Exercise objective: Nothing past the line containing "3)подпись и сведения об авторе письма." belongs in the output. Copy exactly every line of the data below from the first up to and including it.

Data in this exercise Start Marker

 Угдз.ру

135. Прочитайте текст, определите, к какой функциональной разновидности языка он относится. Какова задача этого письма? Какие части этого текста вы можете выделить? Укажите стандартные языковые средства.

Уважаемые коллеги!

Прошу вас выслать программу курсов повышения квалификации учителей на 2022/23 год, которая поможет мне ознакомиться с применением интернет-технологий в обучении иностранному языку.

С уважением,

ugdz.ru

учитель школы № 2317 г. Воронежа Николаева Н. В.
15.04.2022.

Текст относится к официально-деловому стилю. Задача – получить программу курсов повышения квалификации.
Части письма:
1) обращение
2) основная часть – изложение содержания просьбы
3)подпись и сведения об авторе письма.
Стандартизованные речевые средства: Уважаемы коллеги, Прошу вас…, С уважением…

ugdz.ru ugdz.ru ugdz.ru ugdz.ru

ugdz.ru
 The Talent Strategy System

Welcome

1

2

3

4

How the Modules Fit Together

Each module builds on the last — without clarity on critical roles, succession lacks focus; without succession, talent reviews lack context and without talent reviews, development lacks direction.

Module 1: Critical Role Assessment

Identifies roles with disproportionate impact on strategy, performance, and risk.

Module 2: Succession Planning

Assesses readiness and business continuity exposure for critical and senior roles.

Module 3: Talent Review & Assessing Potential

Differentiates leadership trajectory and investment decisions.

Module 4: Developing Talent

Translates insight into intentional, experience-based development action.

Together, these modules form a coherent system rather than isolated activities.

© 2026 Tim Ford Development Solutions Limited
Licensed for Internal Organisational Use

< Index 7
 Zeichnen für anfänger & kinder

Data in this exercise End Marker

Solution to this exercise:
 Угдз.ру

135. Прочитайте текст, определите, к какой функциональной разновидности языка он относится. Какова задача этого письма? Какие части этого текста вы можете выделить? Укажите стандартные языковые средства.

Уважаемые коллеги!

Прошу вас выслать программу курсов повышения квалификации учителей на 2022/23 год, которая поможет мне ознакомиться с применением интернет-технологий в обучении иностранному языку.

С уважением,

ugdz.ru

учитель школы № 2317 г. Воронежа Николаева Н. В.
15.04.2022.

Текст относится к официально-деловому стилю. Задача – получить программу курсов повышения квалификации.
Части письма:
1) обращение
2) основная часть – изложение содержания просьбы
3)подпись и сведения об авторе письма.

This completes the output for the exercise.